Tragically, the victim has already passed away and was not able to see his widow finally obtain justice and financial security that had been denied since pleural plaques was diagnosed ten year earlier. While many defendants will settle a claim out of court, there can still be those who will continue to argue against and deny the victim’s claim.
Although victims are still unable to claim for pleural plaques in England and Wales, the position elsewhere has improved.
Exclusion of victims with other asbestos-related diseases, such as pleural plaques
In 2011, a ruling by the UK Supreme Court allowed those living in Scotland – followed a few weeks later by Northern Ireland – to once again, make a claim for pleural plaques.
There was even a one year only “no-fault” scheme introduced in England and Wales by the Ministry of Justice in August of the same year. Only a very limited number of applications for ‘one-off ‘payments of £5,000 were allowed to be made to those individuals who had already begun a legal claim prior to October 2007. Since then, the position in England and Wales remains unchanged.
In July 2014, the Diffuse Mesothelioma Payment Scheme (DMPS) was introduced by the government as a “fund of last resort” for around 3,500 mesothelioma sufferers who every year are unable to trace their original employer or insurer. The scheme was notable for the exclusion of all other victims of asbestos exposure, who are diagnosed with other asbestos-related diseases, such as pleural plaques.
Pleural plaques can have a debilitating impact upon lung capacity
Also in 2014, a study was published, which clearly challenged the idea that the presence of pleural plaques was benign. The research indicated that there was “a small, but statistically significant mean difference” in the total amount of air exhaled during a forced breath and the amount exhaled in the second forced breath when compared to the performance of asbestos-exposed individuals “without plaques or other abnormalities”.

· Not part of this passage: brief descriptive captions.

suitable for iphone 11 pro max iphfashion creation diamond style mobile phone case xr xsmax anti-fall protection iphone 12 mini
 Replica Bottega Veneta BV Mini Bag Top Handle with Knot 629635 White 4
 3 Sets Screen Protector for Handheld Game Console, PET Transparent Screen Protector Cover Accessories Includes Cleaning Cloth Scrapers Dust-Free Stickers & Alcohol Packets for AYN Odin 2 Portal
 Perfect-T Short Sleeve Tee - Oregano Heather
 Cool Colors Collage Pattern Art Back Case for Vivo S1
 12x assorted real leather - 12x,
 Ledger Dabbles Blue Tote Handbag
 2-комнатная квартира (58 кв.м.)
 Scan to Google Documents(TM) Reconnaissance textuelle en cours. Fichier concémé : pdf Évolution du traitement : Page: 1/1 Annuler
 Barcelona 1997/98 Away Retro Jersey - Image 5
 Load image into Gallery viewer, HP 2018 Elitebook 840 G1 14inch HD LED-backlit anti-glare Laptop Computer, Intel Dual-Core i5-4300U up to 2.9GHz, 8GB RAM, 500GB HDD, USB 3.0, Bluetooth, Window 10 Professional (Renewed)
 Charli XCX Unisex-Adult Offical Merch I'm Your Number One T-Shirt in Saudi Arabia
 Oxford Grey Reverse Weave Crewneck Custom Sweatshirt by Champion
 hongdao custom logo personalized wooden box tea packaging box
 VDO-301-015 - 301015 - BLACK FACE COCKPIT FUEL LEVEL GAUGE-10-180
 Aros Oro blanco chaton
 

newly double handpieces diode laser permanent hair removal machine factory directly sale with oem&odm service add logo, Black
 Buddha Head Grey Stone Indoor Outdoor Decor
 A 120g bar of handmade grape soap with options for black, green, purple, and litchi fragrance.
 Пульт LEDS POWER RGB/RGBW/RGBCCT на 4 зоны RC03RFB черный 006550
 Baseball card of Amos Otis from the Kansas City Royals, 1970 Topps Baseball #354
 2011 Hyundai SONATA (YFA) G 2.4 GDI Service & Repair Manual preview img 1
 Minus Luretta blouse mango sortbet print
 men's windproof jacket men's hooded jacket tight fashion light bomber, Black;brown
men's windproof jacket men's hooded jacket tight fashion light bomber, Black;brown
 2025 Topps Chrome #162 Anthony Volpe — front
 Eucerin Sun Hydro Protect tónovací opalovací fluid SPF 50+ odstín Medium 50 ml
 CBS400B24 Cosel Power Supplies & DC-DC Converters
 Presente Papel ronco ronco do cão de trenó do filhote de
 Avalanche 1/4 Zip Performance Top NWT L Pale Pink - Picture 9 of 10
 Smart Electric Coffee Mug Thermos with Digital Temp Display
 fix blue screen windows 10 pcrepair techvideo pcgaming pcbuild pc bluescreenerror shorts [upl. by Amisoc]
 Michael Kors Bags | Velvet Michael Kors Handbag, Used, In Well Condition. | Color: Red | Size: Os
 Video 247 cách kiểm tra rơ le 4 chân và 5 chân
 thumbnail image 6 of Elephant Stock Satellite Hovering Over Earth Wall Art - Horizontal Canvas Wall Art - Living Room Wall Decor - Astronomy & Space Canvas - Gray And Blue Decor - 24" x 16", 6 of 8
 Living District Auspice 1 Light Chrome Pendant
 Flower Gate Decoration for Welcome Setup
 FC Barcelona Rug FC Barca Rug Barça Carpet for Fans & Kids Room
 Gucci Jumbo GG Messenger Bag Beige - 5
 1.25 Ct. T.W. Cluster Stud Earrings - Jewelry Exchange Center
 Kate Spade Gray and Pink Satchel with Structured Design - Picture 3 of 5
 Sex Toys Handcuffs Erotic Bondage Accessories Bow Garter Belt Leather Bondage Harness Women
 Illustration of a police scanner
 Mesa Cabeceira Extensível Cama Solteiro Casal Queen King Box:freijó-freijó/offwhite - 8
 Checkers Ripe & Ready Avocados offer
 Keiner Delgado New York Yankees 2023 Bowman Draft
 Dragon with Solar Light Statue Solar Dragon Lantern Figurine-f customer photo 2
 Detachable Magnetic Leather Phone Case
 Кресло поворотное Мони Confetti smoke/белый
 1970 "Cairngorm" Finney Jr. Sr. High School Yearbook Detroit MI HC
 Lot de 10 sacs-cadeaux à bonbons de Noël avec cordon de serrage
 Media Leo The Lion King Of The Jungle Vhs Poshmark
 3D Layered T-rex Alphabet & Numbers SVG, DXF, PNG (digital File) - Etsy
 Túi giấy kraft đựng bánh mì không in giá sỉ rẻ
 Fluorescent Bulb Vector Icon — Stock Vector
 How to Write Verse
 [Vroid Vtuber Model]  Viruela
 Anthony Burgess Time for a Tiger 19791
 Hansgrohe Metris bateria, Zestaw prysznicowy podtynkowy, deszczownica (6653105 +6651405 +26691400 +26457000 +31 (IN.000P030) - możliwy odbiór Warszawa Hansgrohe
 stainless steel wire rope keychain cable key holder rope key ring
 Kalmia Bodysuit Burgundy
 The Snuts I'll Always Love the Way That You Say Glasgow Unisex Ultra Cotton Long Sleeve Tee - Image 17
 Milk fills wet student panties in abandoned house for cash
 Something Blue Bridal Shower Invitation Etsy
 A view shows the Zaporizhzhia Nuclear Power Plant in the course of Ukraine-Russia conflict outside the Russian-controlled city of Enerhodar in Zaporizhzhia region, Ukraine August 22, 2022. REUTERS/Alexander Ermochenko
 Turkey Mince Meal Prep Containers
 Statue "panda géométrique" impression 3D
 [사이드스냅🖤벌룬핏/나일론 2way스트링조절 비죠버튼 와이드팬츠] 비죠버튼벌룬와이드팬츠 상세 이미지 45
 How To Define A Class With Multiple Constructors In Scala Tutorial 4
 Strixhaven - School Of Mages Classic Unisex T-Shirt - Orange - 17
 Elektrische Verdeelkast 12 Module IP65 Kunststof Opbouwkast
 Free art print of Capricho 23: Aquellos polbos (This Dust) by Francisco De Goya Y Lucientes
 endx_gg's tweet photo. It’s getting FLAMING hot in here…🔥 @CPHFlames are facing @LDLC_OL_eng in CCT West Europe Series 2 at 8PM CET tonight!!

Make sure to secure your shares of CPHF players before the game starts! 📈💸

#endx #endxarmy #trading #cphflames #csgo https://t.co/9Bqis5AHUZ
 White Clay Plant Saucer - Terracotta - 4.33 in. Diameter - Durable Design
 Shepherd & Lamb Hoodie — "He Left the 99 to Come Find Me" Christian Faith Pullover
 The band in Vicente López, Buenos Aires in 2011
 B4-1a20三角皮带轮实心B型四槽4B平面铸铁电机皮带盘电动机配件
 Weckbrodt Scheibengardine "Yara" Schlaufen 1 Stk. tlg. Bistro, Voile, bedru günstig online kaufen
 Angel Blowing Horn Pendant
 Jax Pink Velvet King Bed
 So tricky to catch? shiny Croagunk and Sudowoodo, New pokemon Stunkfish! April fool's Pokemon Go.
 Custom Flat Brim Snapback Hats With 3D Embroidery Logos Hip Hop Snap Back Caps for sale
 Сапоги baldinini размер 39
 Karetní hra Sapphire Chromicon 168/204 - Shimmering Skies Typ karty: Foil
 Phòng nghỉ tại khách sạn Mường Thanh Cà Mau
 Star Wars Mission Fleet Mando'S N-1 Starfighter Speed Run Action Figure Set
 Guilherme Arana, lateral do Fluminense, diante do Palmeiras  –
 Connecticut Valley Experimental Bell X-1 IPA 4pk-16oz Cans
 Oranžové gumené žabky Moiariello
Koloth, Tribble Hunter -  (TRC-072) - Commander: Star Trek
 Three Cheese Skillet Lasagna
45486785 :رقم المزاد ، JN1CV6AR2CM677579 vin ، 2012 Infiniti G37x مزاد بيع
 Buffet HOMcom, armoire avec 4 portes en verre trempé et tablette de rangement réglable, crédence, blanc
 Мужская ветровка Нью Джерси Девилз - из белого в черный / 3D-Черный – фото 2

The findings were further clarified in July 2015 when the researchers explained that the statistically significant difference observed was a “2 – 4 per cent decrease in lung function…” In other words, the presence of pleural plaques can have a debilitating impact upon lung capacity. The findings question the Law Lords ruling of 2007, based upon the requirement for “proof of damage, loss or injury… which is actionable” to be shown as an essential element in an asbestosis claim.
A call for the government to relook at its position on pleural plaques and “allow sufferers to sue their employers where there is proven negligence” was proposed at the very end of 2012, and which was signed by a total of 29 MPs. However, since that time, there appears to be no further movement. Meanwhile, the number of cases of pleural plaques remains consistent at around 430 each year, according to the latest available figures from the Health and Safety Executive (HSE).